What you will do
Your job is to report every line of the entries that has "site".
Top of Source data
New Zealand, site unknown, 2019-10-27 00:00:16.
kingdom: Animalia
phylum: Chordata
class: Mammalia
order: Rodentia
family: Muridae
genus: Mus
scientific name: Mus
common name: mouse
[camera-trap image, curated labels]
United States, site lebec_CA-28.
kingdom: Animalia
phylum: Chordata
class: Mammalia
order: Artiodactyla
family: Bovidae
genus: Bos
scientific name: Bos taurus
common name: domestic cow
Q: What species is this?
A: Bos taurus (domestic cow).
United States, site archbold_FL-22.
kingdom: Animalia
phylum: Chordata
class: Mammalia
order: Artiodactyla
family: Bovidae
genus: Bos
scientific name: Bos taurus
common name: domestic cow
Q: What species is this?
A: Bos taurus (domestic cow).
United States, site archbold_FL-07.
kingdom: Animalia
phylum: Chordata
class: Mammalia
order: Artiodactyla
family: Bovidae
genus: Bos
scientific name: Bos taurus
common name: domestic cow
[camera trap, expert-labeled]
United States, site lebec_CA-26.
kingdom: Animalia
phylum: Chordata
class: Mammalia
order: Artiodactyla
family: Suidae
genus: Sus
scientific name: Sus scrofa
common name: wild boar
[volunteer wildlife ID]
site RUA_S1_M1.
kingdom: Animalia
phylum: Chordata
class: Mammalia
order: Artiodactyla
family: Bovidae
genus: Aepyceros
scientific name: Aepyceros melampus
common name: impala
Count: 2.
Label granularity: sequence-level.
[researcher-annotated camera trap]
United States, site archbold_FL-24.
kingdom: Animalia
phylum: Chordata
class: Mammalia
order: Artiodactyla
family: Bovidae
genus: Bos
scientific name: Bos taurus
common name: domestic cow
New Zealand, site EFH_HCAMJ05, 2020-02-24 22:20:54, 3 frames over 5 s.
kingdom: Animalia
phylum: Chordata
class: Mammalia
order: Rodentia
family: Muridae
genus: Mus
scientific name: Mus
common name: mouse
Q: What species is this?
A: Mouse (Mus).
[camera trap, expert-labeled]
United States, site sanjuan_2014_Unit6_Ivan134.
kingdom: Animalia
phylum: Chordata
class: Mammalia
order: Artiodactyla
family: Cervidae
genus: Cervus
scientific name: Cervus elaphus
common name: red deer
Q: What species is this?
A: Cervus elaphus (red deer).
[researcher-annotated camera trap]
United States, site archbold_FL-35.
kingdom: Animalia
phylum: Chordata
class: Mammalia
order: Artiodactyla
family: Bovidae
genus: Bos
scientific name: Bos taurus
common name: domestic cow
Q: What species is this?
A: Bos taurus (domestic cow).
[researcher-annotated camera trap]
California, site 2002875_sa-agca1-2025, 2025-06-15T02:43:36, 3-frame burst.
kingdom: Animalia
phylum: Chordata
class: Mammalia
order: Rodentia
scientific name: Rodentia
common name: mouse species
Bottom of Source data
Answer to the exercise
New Zealand, site unknown, 2019-10-27 00:00:16.
United States, site lebec_CA-28.
United States, site archbold_FL-22.
United States, site archbold_FL-07.
United States, site lebec_CA-26.
site RUA_S1_M1.
United States, site archbold_FL-24.
New Zealand, site EFH_HCAMJ05, 2020-02-24 22:20:54, 3 frames over 5 s.
United States, site sanjuan_2014_Unit6_Ivan134.
United States, site archbold_FL-35.
California, site 2002875_sa-agca1-2025, 2025-06-15T02:43:36, 3-frame burst.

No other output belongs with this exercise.